▸ **REQUIRED ACTIONS**
A. Answer these questions from the fish finder thread, one per line:
(i) On what boat is Jake/Rob looking to upgrade?
(ii) What does sherman51 say about the Helix 7's screen?
(iii) How much did $diesel$ pay for the Raymarine Dragonfly7?
B. Can you carry on the forum thread about choosing a new fish finder/GPS from the point where it stops?

# New fish finder/GPS



## Jake/Rob (Dec 7, 2016)

looking to upgrade on my 14’ Starcraft so not looking to spend $3k on a new unit but I’m looking at either a Hummingbird Helix 7 or Garmin ECHOMAP 73 sv. Anyone have any feedback or recommendations on these? I like the Hummingbird for their long history in fishfinders but honestly I really like the Garmin unit and think I am just trying to find a reason not to buy it. Thanks!


----------



## sherman51 (Apr 12, 2011)

I have one of the first helix 7's that came on the market. it has a bright screen that can be seen in direct sunlight. the unit is great for finding bottom. but I guess I need to do more fine tuning to tell the fish from clutter. I haven't used it much. so I need to get it out and lean more about its features. I have heard great things about garmin units. if I had it to do over I would look hard at the garmin.
sherman


----------



## Jake/Rob (Dec 7, 2016)

sherman51 said:


> I have one of the first helix 7's that came on the market. it has a bright screen that can be seen in direct sunlight. the unit is great for finding bottom. but I guess I need to do more fine tuning to tell the fish from clutter. I haven't used it much. so I need to get it out and lean more about its features. I have heard great things about garmin units. if I had it to do over I would look hard at the garmin.
> sherman


Thanks for the info Sherman51


----------



## 0utwest (Mar 21, 2017)

Garmin and go into the Electronics Forum and read up and Brahmabull on this site has a lot of good info on these units and will help you make a good Choice !


----------



## Jake/Rob (Dec 7, 2016)

0utwest said:


> Garmin and go into the Electronics Forum and read up and Brahmabull on this site has a lot of good info on these units and will help you make a good Choice !


Good info thanks outwest! I’m thinking the Garmin


----------



## $diesel$ (Aug 3, 2018)

I bought the Raymarine Dragonfly7 to seasons ago. Was less than $400 and does what all the others do. Dual beam, GPS and plotter. Works like a dream and easy to operate.


----------



## $diesel$ (Aug 3, 2018)

▸ **ENTRIES PROVIDED**
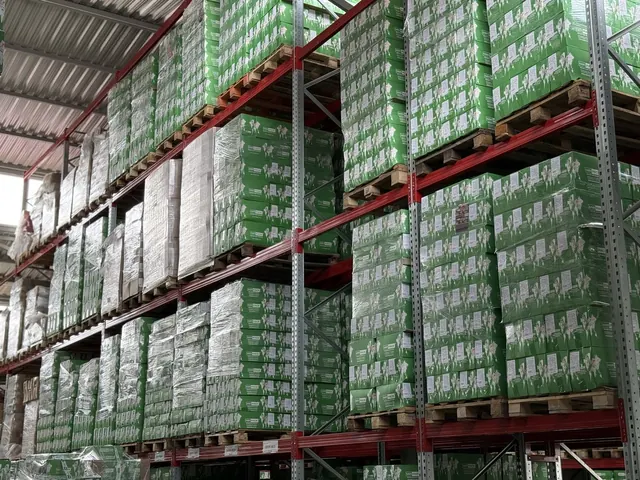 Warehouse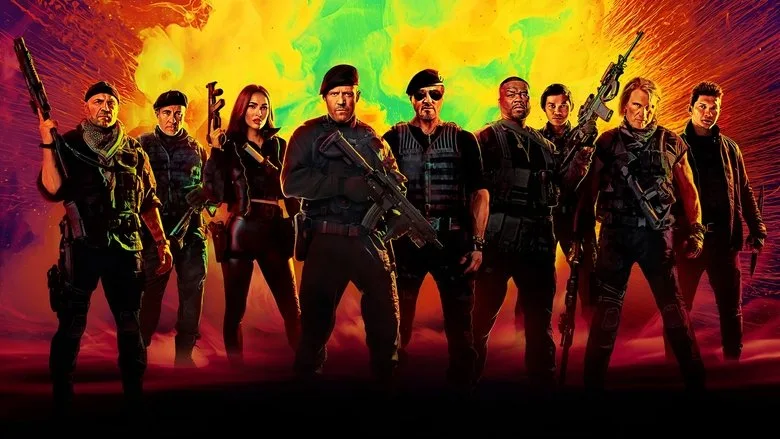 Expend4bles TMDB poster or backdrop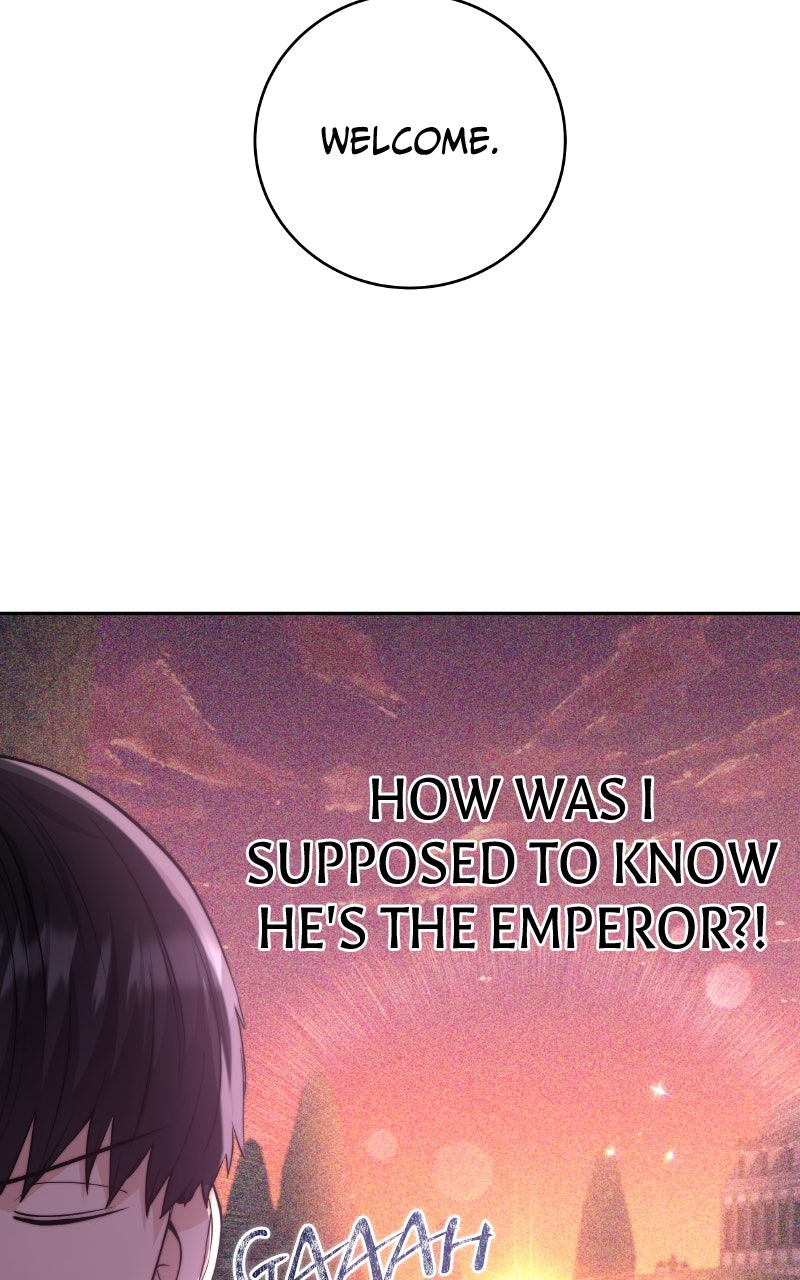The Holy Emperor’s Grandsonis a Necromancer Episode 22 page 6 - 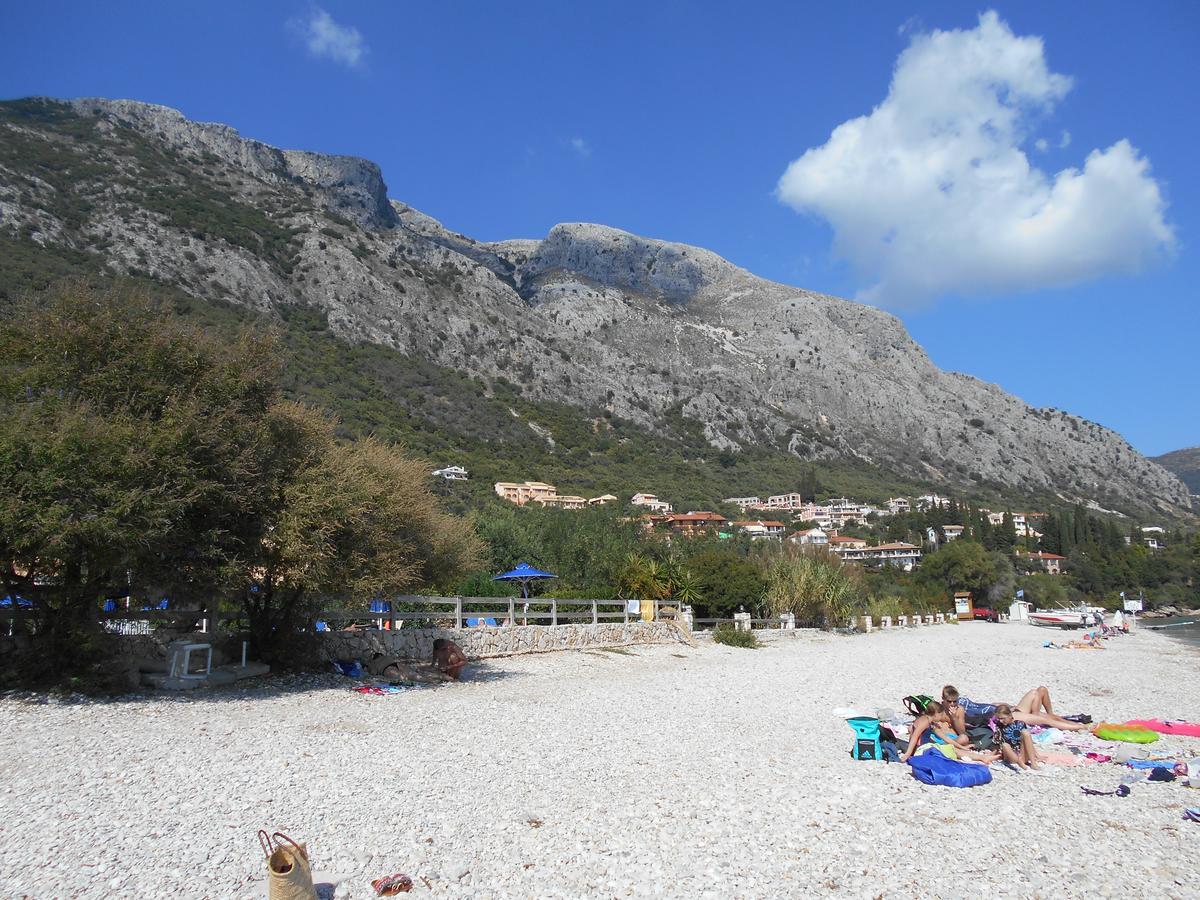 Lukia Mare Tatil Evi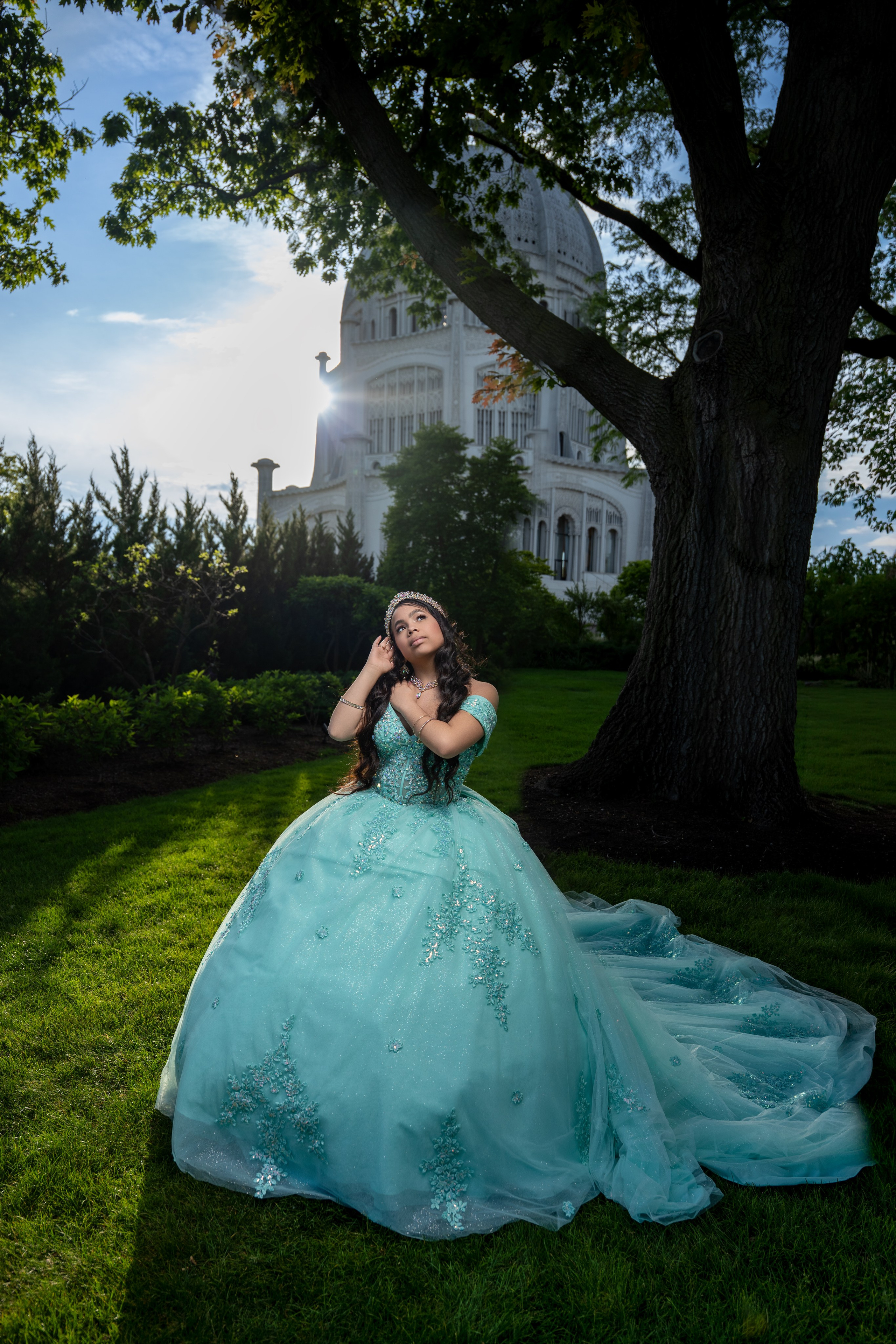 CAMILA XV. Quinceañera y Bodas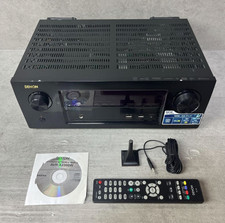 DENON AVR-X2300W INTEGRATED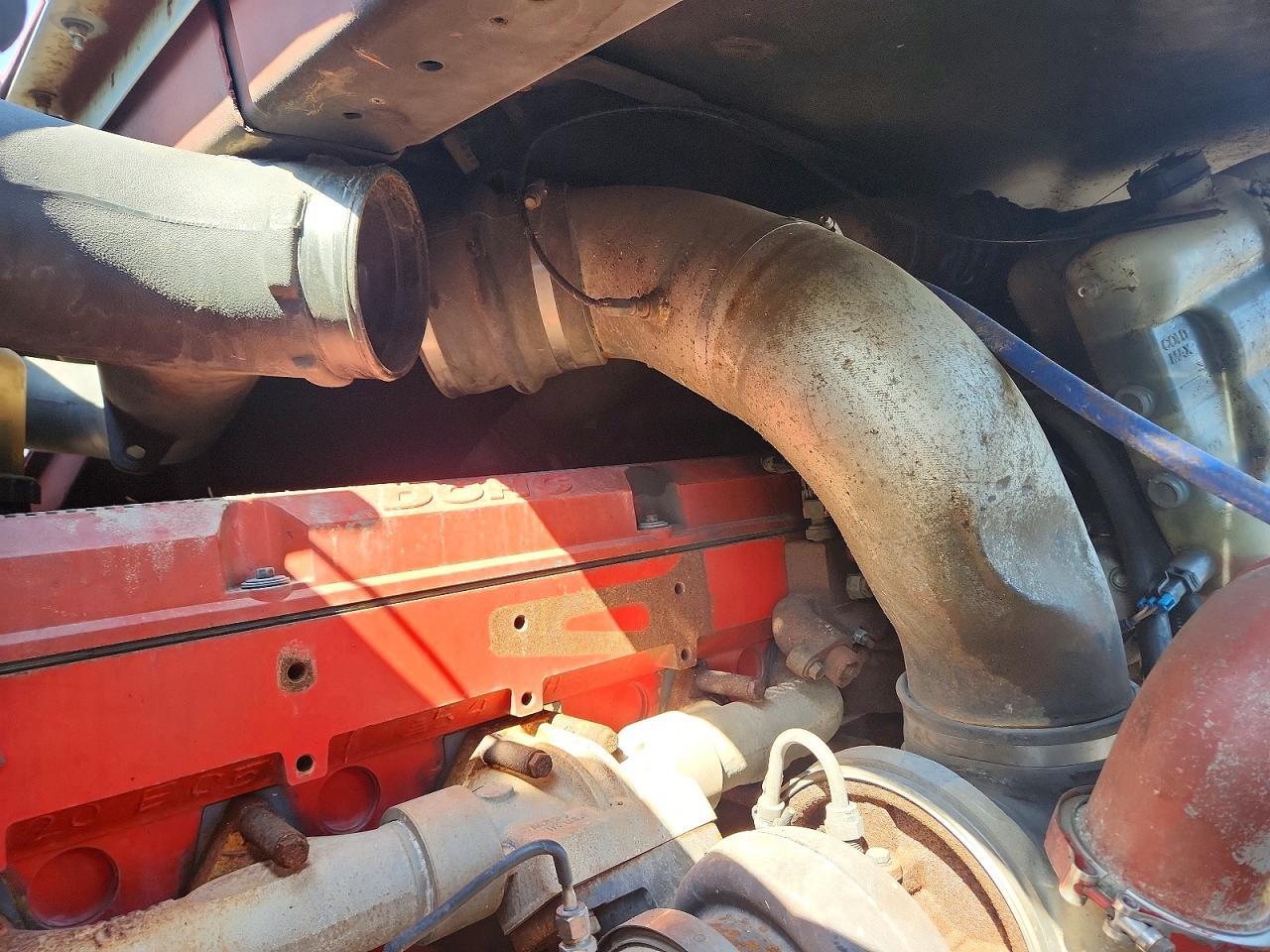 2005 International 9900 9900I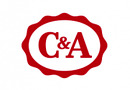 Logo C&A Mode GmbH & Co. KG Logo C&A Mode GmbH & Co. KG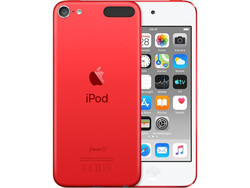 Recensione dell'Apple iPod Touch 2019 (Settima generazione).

▸ **ANSWERS BELOW**
A.
(i) A 14’ Starcraft.
(ii) It is bright and can be seen in direct sunlight.
(iii) Less than $400.

B.
I bought the Raymarine Dragonfly7 two seasons ago. Was less than $400 and does what all the others do. Dual beam, GPS and plotter. Works like a dream.
At least check it out on the web, you've nothing to loose and it's bout a 1/4 of what you'll pay for the big names.


----------



## Jake/Rob (Dec 7, 2016)

Thanks I’ll take a look at it!


----------



## tsquare (May 7, 2004)

I bought a Garmin striker 7 two years ago, upgraded last month added Garmin Echomap 93 & will move the striker to front trolling motor check the GPS store on line for pricing, these are game changers if you spend the time learning good fishing


----------



## Jake/Rob (Dec 7, 2016)

tsquare said:


> I bought a Garmin striker 7 two years ago, upgraded last month added Garmin Echomap 93 & will move the striker to front trolling motor check the GPS store on line for pricing, these are game changers if you spend the time learning good fishing


Thanks Tsquare. Bass Pro has the 73sv on sale for $499 which is looking tough to beat. Sounds like you like the Garmins!


----------



## Brahmabull71 (Jul 30, 2014)

Happy reading!

https://www.ohiogamefishing.com/threads/garmin-users.325251/


----------



## Jake/Rob (Dec 7, 2016)

Brahmabull71 said:


> Happy reading!
> 
> https://www.ohiogamefishing.com/threads/garmin-users.325251/


Good info thanks!


----------



## Shortdrift (Apr 5, 2004)

You made a good decision.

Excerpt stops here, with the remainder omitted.